Devotion and Defiance

Pamela Constable in The Washington Post:

BookBy her own admission, Humaira Awais Shahid grew up in a rarefied atmosphere of privilege and freedom. Born in 1971 and raised far from her native Pakistan, she was encouraged to think for herself and study Western literature, while remaining largely ignorant of the cruel constraints that entrapped many women in her impoverished Muslim homeland. In her 20s, Shahid returned home to a “tidy, privileged corner” of Pakistan’s insular upper-class society. Harboring vague notions of defying convention and helping people, she shrugged off pressure for an arranged marriage, fell in love with the scion of a newspaper family and decided to take up journalism. Only then did her true education begin.

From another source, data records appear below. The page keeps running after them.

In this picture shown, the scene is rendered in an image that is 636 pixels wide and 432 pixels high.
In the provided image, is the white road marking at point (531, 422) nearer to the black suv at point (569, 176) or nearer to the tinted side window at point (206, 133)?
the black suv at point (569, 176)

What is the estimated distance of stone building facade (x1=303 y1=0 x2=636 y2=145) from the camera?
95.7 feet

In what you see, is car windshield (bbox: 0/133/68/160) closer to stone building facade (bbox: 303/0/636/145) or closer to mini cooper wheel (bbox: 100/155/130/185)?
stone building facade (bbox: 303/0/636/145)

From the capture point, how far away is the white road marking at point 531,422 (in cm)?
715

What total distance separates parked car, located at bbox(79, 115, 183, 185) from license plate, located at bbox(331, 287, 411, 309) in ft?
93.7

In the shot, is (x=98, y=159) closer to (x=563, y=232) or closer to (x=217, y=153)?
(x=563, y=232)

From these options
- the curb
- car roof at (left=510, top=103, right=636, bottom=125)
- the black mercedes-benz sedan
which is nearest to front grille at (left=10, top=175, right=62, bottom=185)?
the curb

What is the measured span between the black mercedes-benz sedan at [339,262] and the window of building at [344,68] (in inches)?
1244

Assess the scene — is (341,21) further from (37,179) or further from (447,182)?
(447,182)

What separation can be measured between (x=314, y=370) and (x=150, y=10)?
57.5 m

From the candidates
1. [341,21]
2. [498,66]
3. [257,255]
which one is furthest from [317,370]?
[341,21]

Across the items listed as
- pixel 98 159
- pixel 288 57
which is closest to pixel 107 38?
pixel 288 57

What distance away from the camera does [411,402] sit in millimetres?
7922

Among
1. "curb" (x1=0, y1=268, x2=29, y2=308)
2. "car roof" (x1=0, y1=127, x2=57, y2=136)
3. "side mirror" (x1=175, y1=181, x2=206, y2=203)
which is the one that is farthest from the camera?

First came an appeal to the newspaper’s hotline from a poor man whose daughter had been raped. Shahid, rushing to assist, was coldly rebuffed by village elders who decreed that the victim must marry her rapist. It was a typical verdict in Pakistan’s tribal justice system, where such crimes are viewed through a prism of family honor and community peace, and where the state organs of law and justice rarely interfere. “You from the city need to understand some basic facts about village life,” one elder explained. “If we don’t marry her to the man who assaulted her . . . she will elope with another. That will bring more shame on the community and could incite a bloodbath.” Shahid withdrew in defeat, while the victim sobbed hopelessly in a dark hut. From this incident the author plunges into an account of her furious, often frustrated campaign for women’s rights in a conservative, patriarchal society of 180 million — and “Devotion and Defiance” becomes a book worth reading.